| EXERCISE MATERIAL |

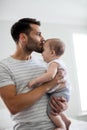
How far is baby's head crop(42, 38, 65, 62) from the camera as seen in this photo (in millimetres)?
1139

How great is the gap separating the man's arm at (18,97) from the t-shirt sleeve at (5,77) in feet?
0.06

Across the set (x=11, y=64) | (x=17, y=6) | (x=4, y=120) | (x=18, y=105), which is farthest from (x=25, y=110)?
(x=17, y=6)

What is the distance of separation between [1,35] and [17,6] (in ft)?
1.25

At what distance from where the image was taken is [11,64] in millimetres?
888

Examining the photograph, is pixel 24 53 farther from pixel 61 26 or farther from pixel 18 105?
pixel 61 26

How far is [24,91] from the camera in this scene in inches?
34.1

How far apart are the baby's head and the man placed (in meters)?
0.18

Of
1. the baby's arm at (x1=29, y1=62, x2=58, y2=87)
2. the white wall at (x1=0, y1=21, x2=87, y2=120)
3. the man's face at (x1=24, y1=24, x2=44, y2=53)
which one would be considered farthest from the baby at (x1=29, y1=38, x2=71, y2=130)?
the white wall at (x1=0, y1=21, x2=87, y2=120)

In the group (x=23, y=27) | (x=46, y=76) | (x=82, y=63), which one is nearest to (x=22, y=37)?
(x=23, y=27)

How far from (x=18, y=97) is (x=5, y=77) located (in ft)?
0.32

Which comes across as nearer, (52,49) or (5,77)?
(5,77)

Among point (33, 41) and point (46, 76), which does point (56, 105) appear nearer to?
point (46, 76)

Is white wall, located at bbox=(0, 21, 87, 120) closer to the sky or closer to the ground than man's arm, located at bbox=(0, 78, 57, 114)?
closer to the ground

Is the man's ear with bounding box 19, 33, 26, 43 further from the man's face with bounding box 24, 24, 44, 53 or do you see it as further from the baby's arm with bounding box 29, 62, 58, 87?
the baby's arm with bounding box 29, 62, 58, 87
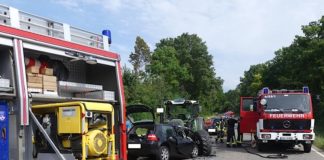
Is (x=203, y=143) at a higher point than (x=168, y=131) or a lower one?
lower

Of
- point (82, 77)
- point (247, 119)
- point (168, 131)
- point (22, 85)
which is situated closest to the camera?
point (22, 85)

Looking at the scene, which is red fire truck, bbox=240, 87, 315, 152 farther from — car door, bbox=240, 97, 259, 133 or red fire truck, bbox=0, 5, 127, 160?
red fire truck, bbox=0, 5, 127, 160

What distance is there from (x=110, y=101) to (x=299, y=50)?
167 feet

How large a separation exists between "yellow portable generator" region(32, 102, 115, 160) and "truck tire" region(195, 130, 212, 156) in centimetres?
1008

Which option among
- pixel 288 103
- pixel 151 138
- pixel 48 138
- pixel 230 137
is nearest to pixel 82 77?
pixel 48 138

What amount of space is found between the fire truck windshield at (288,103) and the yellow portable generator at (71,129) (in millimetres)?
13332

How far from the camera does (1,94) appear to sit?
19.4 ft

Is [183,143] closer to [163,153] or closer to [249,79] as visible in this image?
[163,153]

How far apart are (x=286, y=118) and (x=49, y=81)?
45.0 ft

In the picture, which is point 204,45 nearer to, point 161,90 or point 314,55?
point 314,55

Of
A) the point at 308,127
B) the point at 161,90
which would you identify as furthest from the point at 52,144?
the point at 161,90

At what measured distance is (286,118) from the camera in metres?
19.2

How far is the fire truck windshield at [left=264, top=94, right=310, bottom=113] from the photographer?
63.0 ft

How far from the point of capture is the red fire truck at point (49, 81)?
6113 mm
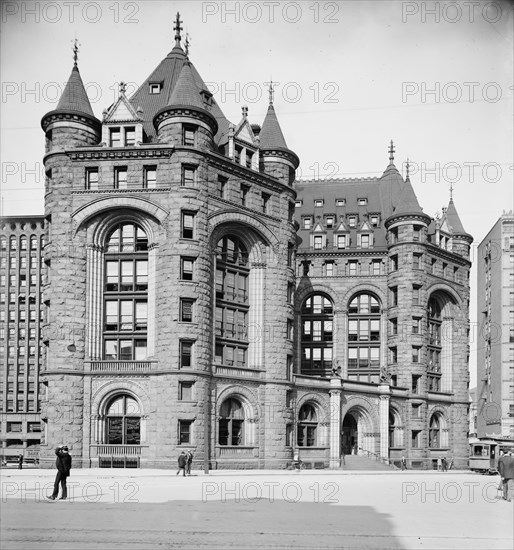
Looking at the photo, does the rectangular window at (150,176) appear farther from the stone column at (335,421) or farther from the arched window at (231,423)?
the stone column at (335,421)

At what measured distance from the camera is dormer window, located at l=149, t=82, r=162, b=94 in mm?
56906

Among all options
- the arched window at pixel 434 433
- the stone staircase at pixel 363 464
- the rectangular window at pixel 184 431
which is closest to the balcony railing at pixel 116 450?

| GOAL |
From the line containing "Is (x=203, y=143)" to the end of the data above, give those lines again verbatim, with both endpoints included and no images.

| EXPECTED ANSWER |
Is (x=203, y=143) at a higher point than (x=168, y=131) or a lower one?
lower

Of
- point (82, 77)
- point (247, 119)
- point (168, 131)
- point (22, 85)
which is situated closest to the camera?
point (22, 85)

Looking at the scene, which is red fire truck, bbox=240, 87, 315, 152 farther from — car door, bbox=240, 97, 259, 133 or red fire truck, bbox=0, 5, 127, 160?
red fire truck, bbox=0, 5, 127, 160

What distance is there from (x=110, y=101) to (x=299, y=50)?
167 feet

How large a separation exists between "yellow portable generator" region(32, 102, 115, 160) and "truck tire" region(195, 130, 212, 156) in centimetres?
1008

Which option among
- pixel 288 103
- pixel 151 138
- pixel 48 138
- pixel 230 137
is nearest to pixel 82 77?
pixel 48 138

What amount of space is found between the fire truck windshield at (288,103) and the yellow portable generator at (71,129) (in millimetres)?
13332

How far from the camera does (1,94) appear to sit?
19.4 ft

Is [183,143] closer to [163,153] or closer to [249,79] as visible in this image?
[163,153]

How far apart are (x=286, y=118) and (x=49, y=81)?
45.0 ft

In the picture, which is point 204,45 nearer to, point 161,90 or point 314,55?
point 314,55

Of
A) the point at 308,127
B) the point at 161,90
which would you identify as furthest from the point at 52,144?
the point at 161,90

At what measured distance is (286,118) from the camera in metres?
19.2

How far is the fire truck windshield at [left=264, top=94, right=310, bottom=113] from the photographer?
63.0 ft

How far from the point of capture is the red fire truck at point (49, 81)?
6113 mm
Looking at the photo, does the rectangular window at (150,176) appear farther from the stone column at (335,421) or farther from the arched window at (231,423)?
the stone column at (335,421)

At what measured distance from the camera is dormer window, located at l=149, t=82, r=162, b=94 in mm?
56906

Among all options
- the arched window at pixel 434 433
- the stone staircase at pixel 363 464
- the rectangular window at pixel 184 431
which is closest to the balcony railing at pixel 116 450?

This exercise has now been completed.